> **Extract**:
Thank you for choosing Screening Eagle’s advanced inspection technologies. Please read carefully these Terms and Conditions of Sale which constitute the sales contract between Screening Eagle and its Customers.

1.       Area of Applicability

1.1.    The following General Terms and Conditions of Sale, as amended from time to time (the Terms and Conditions of Sale), apply to all commercial sales of goods, including without limitation, licensing of certain specific basic operational software provided or embedded in and delivered as integral and/or in connection and linked to certain goods, as updated from time to time (the Operational Software) and related services made or provided by, as well as to all future deliveries and performances of Screening Eagle Technologies AG, a Swiss company with registration no. CHE-262.732.001 or Proceq S.A., a Screening Eagle company organized under the laws of Switzerland with registration no. CHE-105.959.666, both with registered office at Ringstrasse 2, 8603 Schwerzenbach, Switzerland or any its affiliates (hereinafter Screening Eagle), and constitute an integral part of each sales contract that is entered into between a customer (hereafter the Customer), and Screening Eagle. For purposes of these Terms and Conditions of Sale, Screening Eagle means the Screening Eagle group company referred to in the final written offer, quotation or order acknowledgement.

1.2.    Any deviation to and from these Terms and Conditions of Sale shall only be valid if pre- agreed upon between Screening Eagle the Customer in writing.

1.3.    Any contrary general terms and conditions of a Customer are expressly excluded and shall not apply, irrespective of whether Screening Eagle expressly objects in a particular case or not.

1.4.    Particular conditions of contract validly agreed upon by Screening Eagle and the Customer in written form for the purpose of a specific sales/purchase transaction shall prevail over these Terms and Conditions of Sale if in contradiction with the same.


2.       Customer Orders

2.1.    Customer’s purchase orders can be made in writing. Such orders must be accepted by Screening Eagle in writing to constitute a binding, valid and enforceable contract. A contract is entered into only upon formal acceptance of the Customer’s order by Screening Eagle. Any quotation made by Screening Eagle even if made following a request of a Customer shall be always deemed to be only a request to the Customer to make a quotation to Screening Eagle and shall not be considered a contract, as the contract is only entered into upon formal acceptance of such quotation by Screening Eagle.

2.2.    Screening Eagle may amend purchase orders at any time by notice to the Customer. In such case, the Customer shall be bound by the respective amendments unless such amendments result in higher or lower costs and/or in a longer or shorter delivery period and Customer submits to Screening Eagle a contestation of such amendments within three (3) business days of receipt of the amendment notice.

> **Complete the following**:
• 1. According to the terms of sale, how many business days does the Customer have to contest an amendment to a purchase order?
• 2. Proceed with the terms of sale, picking up after their final sentence.

[Excerpt from a dataset]
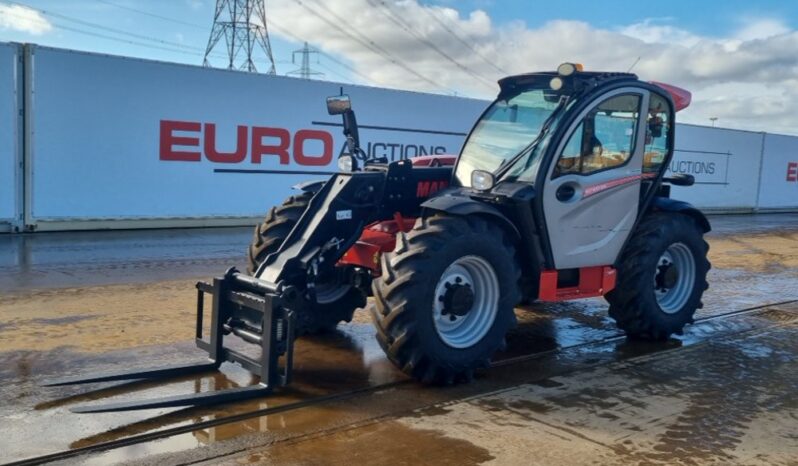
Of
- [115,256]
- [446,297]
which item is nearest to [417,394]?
[446,297]

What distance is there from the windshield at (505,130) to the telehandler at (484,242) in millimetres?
12

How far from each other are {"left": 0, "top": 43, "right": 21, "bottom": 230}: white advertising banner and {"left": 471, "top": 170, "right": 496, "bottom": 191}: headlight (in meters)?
9.05

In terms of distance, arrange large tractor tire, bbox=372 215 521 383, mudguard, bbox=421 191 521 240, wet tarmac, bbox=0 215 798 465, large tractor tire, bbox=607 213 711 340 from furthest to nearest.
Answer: large tractor tire, bbox=607 213 711 340, mudguard, bbox=421 191 521 240, large tractor tire, bbox=372 215 521 383, wet tarmac, bbox=0 215 798 465

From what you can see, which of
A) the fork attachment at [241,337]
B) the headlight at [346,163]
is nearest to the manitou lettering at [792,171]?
the headlight at [346,163]

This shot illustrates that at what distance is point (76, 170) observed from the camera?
39.9ft

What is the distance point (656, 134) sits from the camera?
253 inches

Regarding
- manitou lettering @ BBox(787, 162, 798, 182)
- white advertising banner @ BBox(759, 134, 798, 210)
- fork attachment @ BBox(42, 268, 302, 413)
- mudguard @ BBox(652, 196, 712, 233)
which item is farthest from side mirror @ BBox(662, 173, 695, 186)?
manitou lettering @ BBox(787, 162, 798, 182)

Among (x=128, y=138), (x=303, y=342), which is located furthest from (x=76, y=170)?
(x=303, y=342)

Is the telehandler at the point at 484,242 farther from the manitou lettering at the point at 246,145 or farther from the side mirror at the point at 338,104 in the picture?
the manitou lettering at the point at 246,145

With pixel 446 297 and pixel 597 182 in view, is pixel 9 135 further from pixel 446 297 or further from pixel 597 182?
pixel 597 182

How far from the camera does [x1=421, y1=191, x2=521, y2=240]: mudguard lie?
5047mm

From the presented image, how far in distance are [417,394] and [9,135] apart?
31.0 feet

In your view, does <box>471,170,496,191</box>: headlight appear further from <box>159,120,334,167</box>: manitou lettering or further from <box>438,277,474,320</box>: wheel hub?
<box>159,120,334,167</box>: manitou lettering

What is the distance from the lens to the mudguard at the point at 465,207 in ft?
16.6
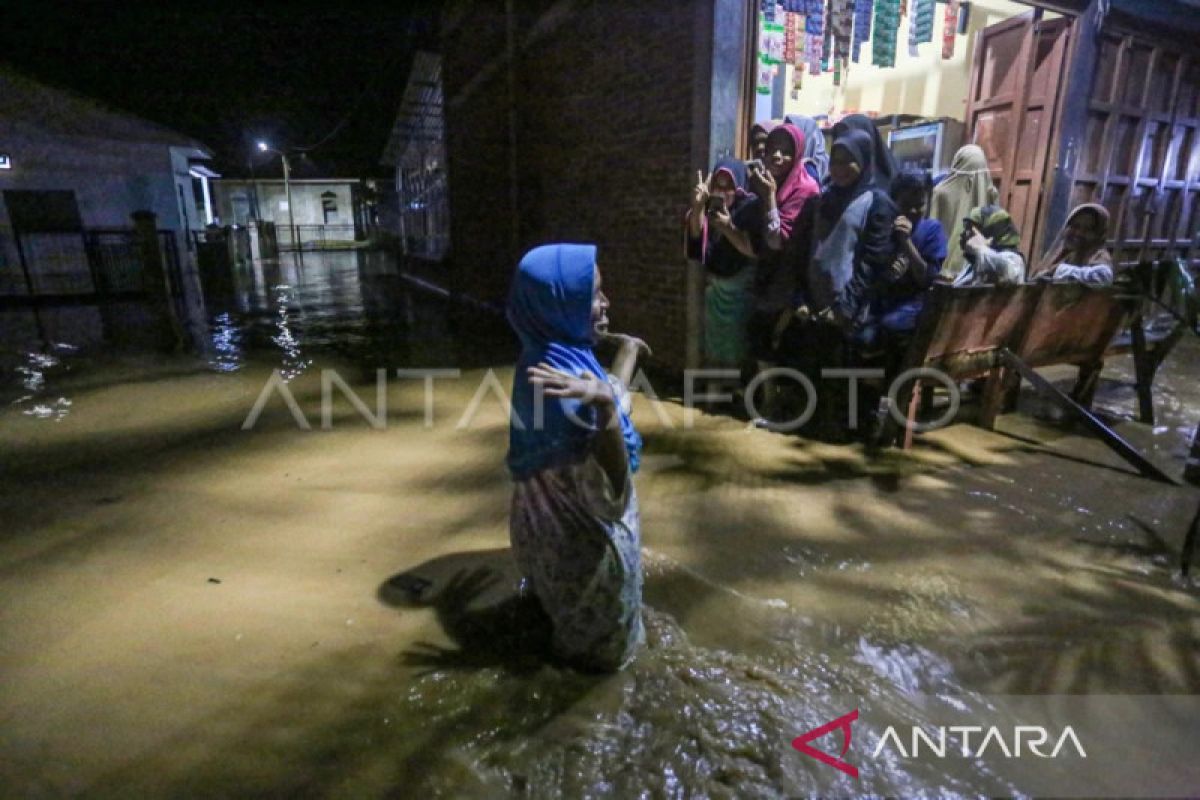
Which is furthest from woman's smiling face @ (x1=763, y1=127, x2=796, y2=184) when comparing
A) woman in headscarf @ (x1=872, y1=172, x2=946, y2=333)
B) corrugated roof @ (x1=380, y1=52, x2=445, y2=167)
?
corrugated roof @ (x1=380, y1=52, x2=445, y2=167)

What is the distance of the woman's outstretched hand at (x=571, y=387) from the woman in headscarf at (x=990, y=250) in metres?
3.61

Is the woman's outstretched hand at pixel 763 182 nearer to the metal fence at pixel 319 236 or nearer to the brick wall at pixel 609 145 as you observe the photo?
the brick wall at pixel 609 145

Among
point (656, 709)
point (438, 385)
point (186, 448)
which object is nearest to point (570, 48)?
point (438, 385)

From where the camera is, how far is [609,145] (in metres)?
7.04

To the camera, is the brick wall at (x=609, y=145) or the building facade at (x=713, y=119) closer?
the building facade at (x=713, y=119)

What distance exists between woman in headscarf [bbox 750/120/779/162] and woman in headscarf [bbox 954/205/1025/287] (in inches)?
68.7

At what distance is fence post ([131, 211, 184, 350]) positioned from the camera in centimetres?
835

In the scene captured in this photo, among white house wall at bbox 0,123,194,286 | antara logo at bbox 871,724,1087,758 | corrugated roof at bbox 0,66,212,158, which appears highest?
corrugated roof at bbox 0,66,212,158

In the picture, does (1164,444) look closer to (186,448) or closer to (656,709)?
(656,709)

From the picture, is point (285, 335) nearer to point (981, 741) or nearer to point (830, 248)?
point (830, 248)

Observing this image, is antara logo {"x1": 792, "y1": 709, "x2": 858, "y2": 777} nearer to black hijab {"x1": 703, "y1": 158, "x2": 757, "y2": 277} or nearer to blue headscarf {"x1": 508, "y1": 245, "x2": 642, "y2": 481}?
blue headscarf {"x1": 508, "y1": 245, "x2": 642, "y2": 481}

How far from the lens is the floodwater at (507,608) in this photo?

> **Responses**:
• 1. Three (3) business days from receipt of the amendment notice.

• 2.
3.       Operational Software License

3.1.    Screening Eagle grants to the Customer a non-exclusive, revocable, non-transferable, limited license to use the Operational Software during the lifetime of the goods purchased by Customer strictly in connection with Screening Eagle’s branded equipment purchased by the Customer as specified in the contract (the License). The License includes the Operational Software version initially licensed with certain purchased goods and any further updates, features, functionalities, support or maintenance services provided by Screening Eagle at its sole discretion.

3.2.    Customer shall not, either itself or through any third parties, publish, transmit, retransmit, disseminate, broadcast, circulate, sell, resell, loan, lease, distribute or transfer the Operational Software or copies to third parties, nor reverse engineer, decompile, disassemble, or otherwise attempt to discern the source code of the components of the Operational Software. Customer agrees to notify its employees and agents who may have access to Operational Software of the restrictions contained herein and to ensure their compliance with these restrictions.

3.3.    The Operational Software may be used to access and use various products and services of Screening Eagle. All access to and use of such products or services by means of the Operational Software, including any charges for such access and use, will be governed by the terms applicable to the relevant products or services.

3.4.    Customer hereby acknowledges and agrees that all right, title and interest in and to the Operational Software, the documentation and any other related materials are, and shall remain, vested solely in Screening Eagle and other software owners, if any, and Customer shall not hold itself out as having any ownership or other rights with respect thereto, except as specifically granted hereunder. Except as expressly permitted herein, Customer agrees that it shall make no use of the Operational Software, the documentation or any other related materials. Any and all goodwill associated with such rights shall inure directly and exclusively to the benefit of Screening Eagle.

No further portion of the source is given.